Donald Wells was a brakeman for the Pittsburgh and Lake Erie railroad for nine years until he was furloughed when the steel factories shut down after the Wall street crash. He had done casual construction work since then, travelling as far as Tennessee for a structural iron job, and he’d served a little time in the workhouse for larceny and burglary. He had a wife, but had been sleeping in his car for the past while.
In May 1932, Donald and a man named William Thompson left Pittsburgh and headed west, taking with them a set of safe-cracking tools and a couple of guns. They ran out of gas in New Castle, with only 40 cents between them. Around one in the morning, they climbed onto a low-roofed building behind the Diamond and jemmied the window of a second-floor toilet at the rear of Haney’s furniture store. They found a safe in an office on the floor below.
A patrolman walking in the alley behind the store heard the sound of a hammer striking steel. More police came, and two of them climbed through the toilet window, which was still propped open.
Donald and William had broken off the safe’s combination dial but were still trying to open the door when they realised someone was inside with them. They hid their guns in the office and ran upstairs, where they wrapped their chisels and drills in a towel and stuffed them behind a toilet before finding a way into an upper floor of the neighboring building. A stairway led them down to the street, a few doors away from where two patrolmen were waiting outside the Haney store. The police chased them back and forth across the Diamond for a while. When they started shooting, Donald and William ran into the alleys behind the buildings. They ended up in the parking lot of the Leslie hotel, with police at every exit. Donald was discovered behind a box; William behind the garbage can at the hotel’s kitchen door.
Donald served two-and-a-half years in the Western penitentiary. He was arrested again within months of his release, trying to rob the safe of the Goodrich filling station in Mount Lebanon. He got another six years, which kept him inside until 1941. By 1944, he was part of a group of safe-crackers who worked across western Pennsylvania. The police called them the hammer-and-pin gang. They did a couple of jobs a month, taking around $70,000 a year, and spent the money in gambling joints in Pittsburgh.

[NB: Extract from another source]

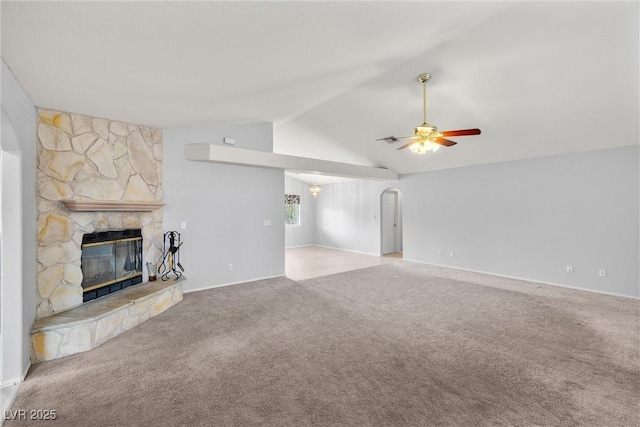 unfurnished living room with lofted ceiling, a stone fireplace, ceiling fan, and carpet flooring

At four o’clock on a spring morning in 1947, Donald and another member of the gang, John Romito, broke into the Ramsey garage in Zelienople and set about opening the safe. The noise woke the apprentice mechanic, who had a room upstairs. He telephoned the owner, Arthur Ramsey, who got his gun and drove over. Donald heard the car pull up outside. He shot at Ramsey when he entered, hitting him in the hip. Ramsey fired back. They shot at each other until they ran out of bullets, then Donald and John ran outside.
Donald had been shot in his mouth and chest. He stumbled into ditch a few yards outside the garage. The police found him there, choking as he struggled to breathe. He died without saying a word, still holding his gun.
John was picked up on route 68 a few hours later. After he was jailed—he got ten to twenty years—the police arrested the other gang members. He testified against them in court, saying that he wanted to tell the truth so he could square himself with his religion. He died of a brain tumor in 1961 at the age of seventy.
Sources: New Castle News (31 May 1932, “Police Foil Robbery”; 4 June 1932, “Pair Caught By Police After Chase In Streets Held For Court Trial”; 21 June 1932, “Trio Of Bandits Given Sentences To Penitentiary”; 2 April 1947, “Police Here Caught Wells Back In 1932”); Pittsburgh Press, 1 April 1947, “Zelienople Garageman Kills Safe Thief”; Kane Republican, 1 April 1947, “Gun Battle So Hot Vet Starts Praying; One Man Is Slain”; Connellsville Daily Courier, 20 February 1948, “Four Charged With Cracking Safes”; Pittsburgh Post-Gazette, 20 April 1950, “Safe-Cracker Suspect Freed”).